EXCERPT:
Elsevier

Pattern Recognition

Volume 128, August 2022, 108653
Pattern Recognition

Cross-modality person re-identification via multi-task learning

https://doi.org/10.1016/j.patcog.2022.108653Get rights and content

Highlights

  • We take the initiative to investigate the importance and strategy of exploiting person body information for cross-modality VI-PReID.

  • We formulate a multi-task learning model by building each individual branch for a different recognition task relevant to person Re-ID.

  • We design a task translation module to transfer the person body information from the person mask prediction branch into the VI-PReID branch.

Abstract

Despite its promising preliminary results, existing cross-modality Visible-Infrared Person Re-IDentification (VI-PReID) models incorporating semantic (person) masks simply use these person masks as selection maps to separate person features from background regions. Such models do not dedicate to extracting more modality-invariant person body features in the VI-PReID network itself, thus leading to suboptimal results in VI-PReID. Differently, we aim to better capture person body information in the VI-PReID network itself for VI-PReID by exploiting the inner relations between person mask prediction and VI-PReID. To this end, a novel multi-task learning model is presented in this paper, where person body features obtained by person mask prediction potentially facilitate the extraction of discriminative modality-shared person body information for VI-PReID. On top of that, considering the task difference between person mask prediction and VI-PReID, we propose a novel task translation sub-network to transfer discriminative person body information, extracted by person mask prediction, into VI-PReID. Doing so enables our model to better exploit discriminative and modality-invariant person body information. Thanks to more discriminative modality-shared features, our method outperforms previous state-of-the-arts by a significant margin on several benchmark datasets. Our intriguing findings validate the effectiveness of extracting discriminative person body features for the VI-PReID task.

Introduction

Person Re-IDentification (PReID) aims at matching a probe pedestrian image with those in a large-scale gallery collected by using some non-overlapping cameras at diverse locations. It is one of the core steps in many computer vision applications, including video surveillance [1] and people tracking [2].

Most existing PReID models [3], [4] concentrate on solving the visible image-based PReID task (VV-PReID), which assumes that visible (RGB) images are captured under good illumination conditions. However, this assumption makes VV-PReID models impractical to deal with real-world applications because visible cameras in such scenarios are incapable of capturing discriminative information under poor lighting conditions. Therefore, most existing surveillance systems opt for dual-mode cameras, where visible cameras provide detailed visual characteristics in daytimes and infrared (IR) cameras capture discriminative information in dark environments. Consequently, recent research focus has shifted to visible-infrared PReID (VI-PReID) problem, overcoming the limitations of existing PReID techniques and further facilitating their real-life applications.

RAW DATA:
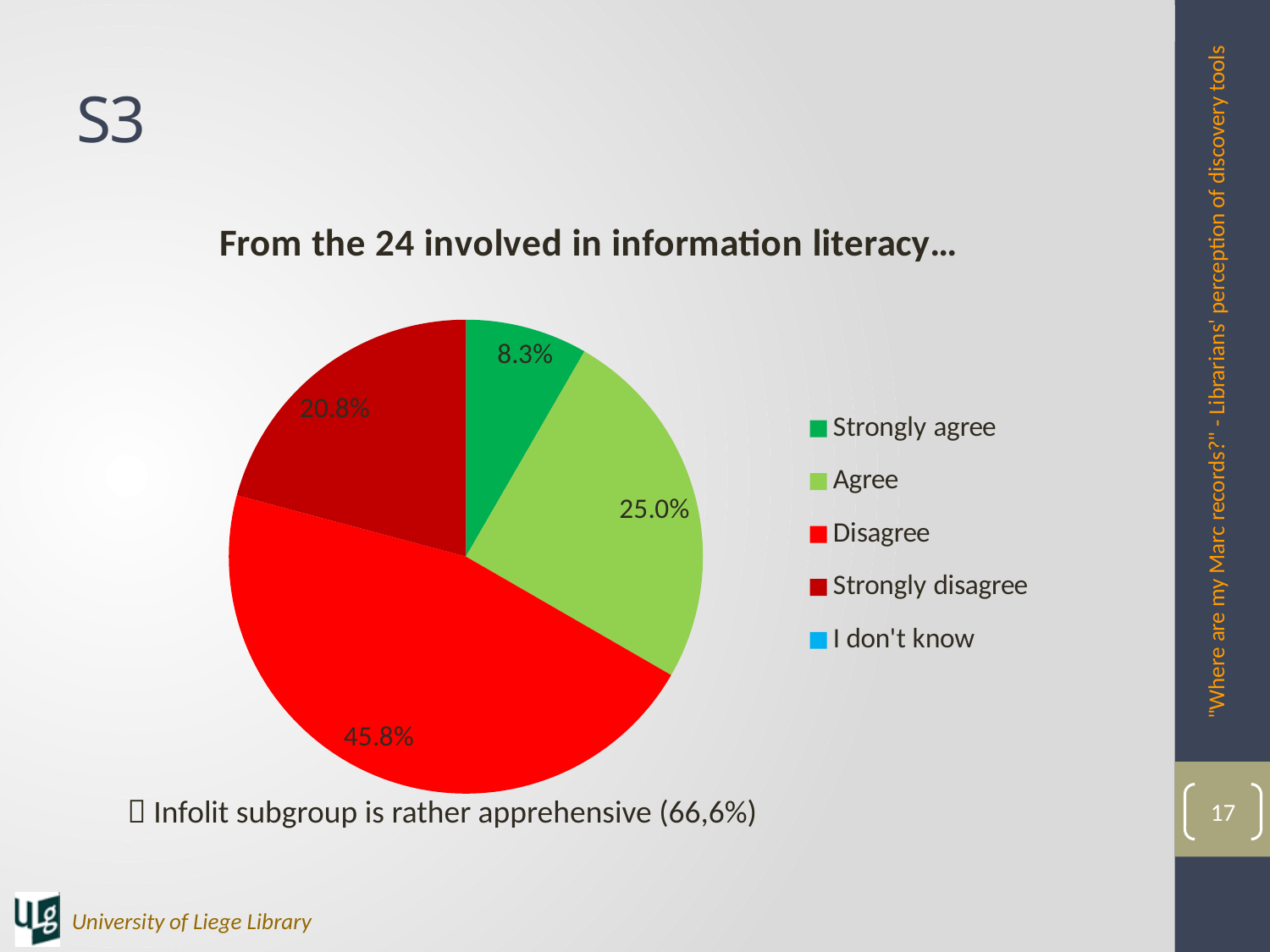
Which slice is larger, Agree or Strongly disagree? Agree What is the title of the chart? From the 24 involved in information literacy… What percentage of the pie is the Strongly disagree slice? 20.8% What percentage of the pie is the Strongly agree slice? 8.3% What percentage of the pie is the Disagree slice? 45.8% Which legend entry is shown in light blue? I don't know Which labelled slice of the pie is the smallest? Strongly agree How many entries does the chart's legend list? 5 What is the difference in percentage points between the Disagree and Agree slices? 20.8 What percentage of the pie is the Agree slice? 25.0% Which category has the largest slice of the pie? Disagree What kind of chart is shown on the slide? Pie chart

QUESTIONS TO ANSWER:
[1] Print the person re-identification excerpt starting at "Cross-modality person re-identification" and ending at "the VI-PReID branch.".
[2] Answer these questions from the person re-identification excerpt:
(a) Which branch does the task translation module take person body information from?
(b) Which two computer vision applications are named as using person re-identification?
(c) In dual-mode cameras, what do infrared cameras do?
The listing has no connection to the person re-identification excerpt.

RESPONSES BY TASK:
[1]
Cross-modality person re-identification via multi-task learning

https://doi.org/10.1016/j.patcog.2022.108653Get rights and content

Highlights

  • We take the initiative to investigate the importance and strategy of exploiting person body information for cross-modality VI-PReID.

  • We formulate a multi-task learning model by building each individual branch for a different recognition task relevant to person Re-ID.

  • We design a task translation module to transfer the person body information from the person mask prediction branch into the VI-PReID branch.

[2]
(a) The person mask prediction branch.
(b) Video surveillance and people tracking.
(c) They capture discriminative information in dark environments.